## Short web captions
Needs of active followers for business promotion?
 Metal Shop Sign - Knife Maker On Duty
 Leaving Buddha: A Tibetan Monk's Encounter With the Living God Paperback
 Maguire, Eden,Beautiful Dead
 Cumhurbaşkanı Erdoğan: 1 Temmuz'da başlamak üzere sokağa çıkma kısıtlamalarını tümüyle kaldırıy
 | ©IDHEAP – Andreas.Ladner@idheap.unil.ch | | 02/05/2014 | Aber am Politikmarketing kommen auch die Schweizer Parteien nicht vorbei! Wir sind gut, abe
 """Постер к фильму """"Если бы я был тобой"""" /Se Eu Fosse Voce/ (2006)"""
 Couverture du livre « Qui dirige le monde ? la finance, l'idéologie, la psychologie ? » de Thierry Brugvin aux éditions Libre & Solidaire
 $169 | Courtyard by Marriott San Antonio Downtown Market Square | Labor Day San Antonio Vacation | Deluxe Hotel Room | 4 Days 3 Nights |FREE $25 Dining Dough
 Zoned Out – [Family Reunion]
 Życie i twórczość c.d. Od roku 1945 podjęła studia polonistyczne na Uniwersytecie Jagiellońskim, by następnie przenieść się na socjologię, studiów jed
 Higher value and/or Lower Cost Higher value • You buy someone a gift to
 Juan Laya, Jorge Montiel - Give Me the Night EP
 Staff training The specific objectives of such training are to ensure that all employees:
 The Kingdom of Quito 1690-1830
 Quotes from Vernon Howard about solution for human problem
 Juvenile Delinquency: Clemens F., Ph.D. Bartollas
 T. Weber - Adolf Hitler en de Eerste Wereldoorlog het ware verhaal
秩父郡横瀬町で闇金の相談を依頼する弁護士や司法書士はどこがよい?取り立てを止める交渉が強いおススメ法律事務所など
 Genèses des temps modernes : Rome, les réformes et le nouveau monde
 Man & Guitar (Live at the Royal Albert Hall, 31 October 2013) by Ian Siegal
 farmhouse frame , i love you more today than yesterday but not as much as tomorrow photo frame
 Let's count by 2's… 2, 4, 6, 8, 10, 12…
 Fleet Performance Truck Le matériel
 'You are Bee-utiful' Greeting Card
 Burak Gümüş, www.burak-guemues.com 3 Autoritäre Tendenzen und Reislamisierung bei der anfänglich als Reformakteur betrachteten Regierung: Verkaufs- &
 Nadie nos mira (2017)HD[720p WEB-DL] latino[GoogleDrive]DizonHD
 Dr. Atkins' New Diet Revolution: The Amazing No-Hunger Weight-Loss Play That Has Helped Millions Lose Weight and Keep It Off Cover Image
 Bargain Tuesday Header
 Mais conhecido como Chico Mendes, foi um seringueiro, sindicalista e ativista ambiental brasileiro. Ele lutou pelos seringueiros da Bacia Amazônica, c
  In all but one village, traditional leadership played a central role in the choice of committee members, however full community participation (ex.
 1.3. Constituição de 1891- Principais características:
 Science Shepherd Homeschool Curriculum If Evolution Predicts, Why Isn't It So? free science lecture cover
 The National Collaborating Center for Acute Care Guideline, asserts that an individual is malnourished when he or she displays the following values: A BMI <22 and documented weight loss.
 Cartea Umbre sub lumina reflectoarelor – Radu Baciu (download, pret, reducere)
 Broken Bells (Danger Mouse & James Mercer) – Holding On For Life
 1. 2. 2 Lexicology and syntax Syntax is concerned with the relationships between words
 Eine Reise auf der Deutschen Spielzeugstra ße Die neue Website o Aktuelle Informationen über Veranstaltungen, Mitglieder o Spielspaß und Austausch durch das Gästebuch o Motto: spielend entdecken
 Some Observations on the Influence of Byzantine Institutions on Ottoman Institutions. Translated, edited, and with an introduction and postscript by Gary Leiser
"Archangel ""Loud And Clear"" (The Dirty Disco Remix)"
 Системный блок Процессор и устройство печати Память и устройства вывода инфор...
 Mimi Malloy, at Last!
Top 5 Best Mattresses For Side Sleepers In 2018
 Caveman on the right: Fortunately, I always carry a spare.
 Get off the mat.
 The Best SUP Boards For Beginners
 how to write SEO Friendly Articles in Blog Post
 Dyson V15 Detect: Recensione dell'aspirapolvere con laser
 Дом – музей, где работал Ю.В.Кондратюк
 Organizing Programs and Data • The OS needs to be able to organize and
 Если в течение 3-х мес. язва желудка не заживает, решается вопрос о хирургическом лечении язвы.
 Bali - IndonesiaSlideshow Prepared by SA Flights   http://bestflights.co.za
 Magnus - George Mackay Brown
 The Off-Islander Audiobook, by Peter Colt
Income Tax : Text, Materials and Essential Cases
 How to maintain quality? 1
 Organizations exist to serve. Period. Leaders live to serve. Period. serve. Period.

## Prompt
Could every entry be given again exactly, with no line skipped?

## Solved problem
Needs of active followers for business promotion?
 Metal Shop Sign - Knife Maker On Duty
 Leaving Buddha: A Tibetan Monk's Encounter With the Living God Paperback
 Maguire, Eden,Beautiful Dead
 Cumhurbaşkanı Erdoğan: 1 Temmuz'da başlamak üzere sokağa çıkma kısıtlamalarını tümüyle kaldırıy
 | ©IDHEAP – Andreas.Ladner@idheap.unil.ch | | 02/05/2014 | Aber am Politikmarketing kommen auch die Schweizer Parteien nicht vorbei! Wir sind gut, abe
 """Постер к фильму """"Если бы я был тобой"""" /Se Eu Fosse Voce/ (2006)"""
 Couverture du livre « Qui dirige le monde ? la finance, l'idéologie, la psychologie ? » de Thierry Brugvin aux éditions Libre & Solidaire
 $169 | Courtyard by Marriott San Antonio Downtown Market Square | Labor Day San Antonio Vacation | Deluxe Hotel Room | 4 Days 3 Nights |FREE $25 Dining Dough
 Zoned Out – [Family Reunion]
 Życie i twórczość c.d. Od roku 1945 podjęła studia polonistyczne na Uniwersytecie Jagiellońskim, by następnie przenieść się na socjologię, studiów jed
 Higher value and/or Lower Cost Higher value • You buy someone a gift to
 Juan Laya, Jorge Montiel - Give Me the Night EP
 Staff training The specific objectives of such training are to ensure that all employees:
 The Kingdom of Quito 1690-1830
 Quotes from Vernon Howard about solution for human problem
 Juvenile Delinquency: Clemens F., Ph.D. Bartollas
 T. Weber - Adolf Hitler en de Eerste Wereldoorlog het ware verhaal
秩父郡横瀬町で闇金の相談を依頼する弁護士や司法書士はどこがよい?取り立てを止める交渉が強いおススメ法律事務所など
 Genèses des temps modernes : Rome, les réformes et le nouveau monde
 Man & Guitar (Live at the Royal Albert Hall, 31 October 2013) by Ian Siegal
 farmhouse frame , i love you more today than yesterday but not as much as tomorrow photo frame
 Let's count by 2's… 2, 4, 6, 8, 10, 12…
 Fleet Performance Truck Le matériel
 'You are Bee-utiful' Greeting Card
 Burak Gümüş, www.burak-guemues.com 3 Autoritäre Tendenzen und Reislamisierung bei der anfänglich als Reformakteur betrachteten Regierung: Verkaufs- &
 Nadie nos mira (2017)HD[720p WEB-DL] latino[GoogleDrive]DizonHD
 Dr. Atkins' New Diet Revolution: The Amazing No-Hunger Weight-Loss Play That Has Helped Millions Lose Weight and Keep It Off Cover Image
 Bargain Tuesday Header
 Mais conhecido como Chico Mendes, foi um seringueiro, sindicalista e ativista ambiental brasileiro. Ele lutou pelos seringueiros da Bacia Amazônica, c
  In all but one village, traditional leadership played a central role in the choice of committee members, however full community participation (ex.
 1.3. Constituição de 1891- Principais características:
 Science Shepherd Homeschool Curriculum If Evolution Predicts, Why Isn't It So? free science lecture cover
 The National Collaborating Center for Acute Care Guideline, asserts that an individual is malnourished when he or she displays the following values: A BMI <22 and documented weight loss.
 Cartea Umbre sub lumina reflectoarelor – Radu Baciu (download, pret, reducere)
 Broken Bells (Danger Mouse & James Mercer) – Holding On For Life
 1. 2. 2 Lexicology and syntax Syntax is concerned with the relationships between words
 Eine Reise auf der Deutschen Spielzeugstra ße Die neue Website o Aktuelle Informationen über Veranstaltungen, Mitglieder o Spielspaß und Austausch durch das Gästebuch o Motto: spielend entdecken
 Some Observations on the Influence of Byzantine Institutions on Ottoman Institutions. Translated, edited, and with an introduction and postscript by Gary Leiser
"Archangel ""Loud And Clear"" (The Dirty Disco Remix)"
 Системный блок Процессор и устройство печати Память и устройства вывода инфор...
 Mimi Malloy, at Last!
Top 5 Best Mattresses For Side Sleepers In 2018
 Caveman on the right: Fortunately, I always carry a spare.
 Get off the mat.
 The Best SUP Boards For Beginners
 how to write SEO Friendly Articles in Blog Post
 Dyson V15 Detect: Recensione dell'aspirapolvere con laser
 Дом – музей, где работал Ю.В.Кондратюк
 Organizing Programs and Data • The OS needs to be able to organize and
 Если в течение 3-х мес. язва желудка не заживает, решается вопрос о хирургическом лечении язвы.
 Bali - IndonesiaSlideshow Prepared by SA Flights   http://bestflights.co.za
 Magnus - George Mackay Brown
 The Off-Islander Audiobook, by Peter Colt
Income Tax : Text, Materials and Essential Cases
 How to maintain quality? 1
 Organizations exist to serve. Period. Leaders live to serve. Period. serve. Period.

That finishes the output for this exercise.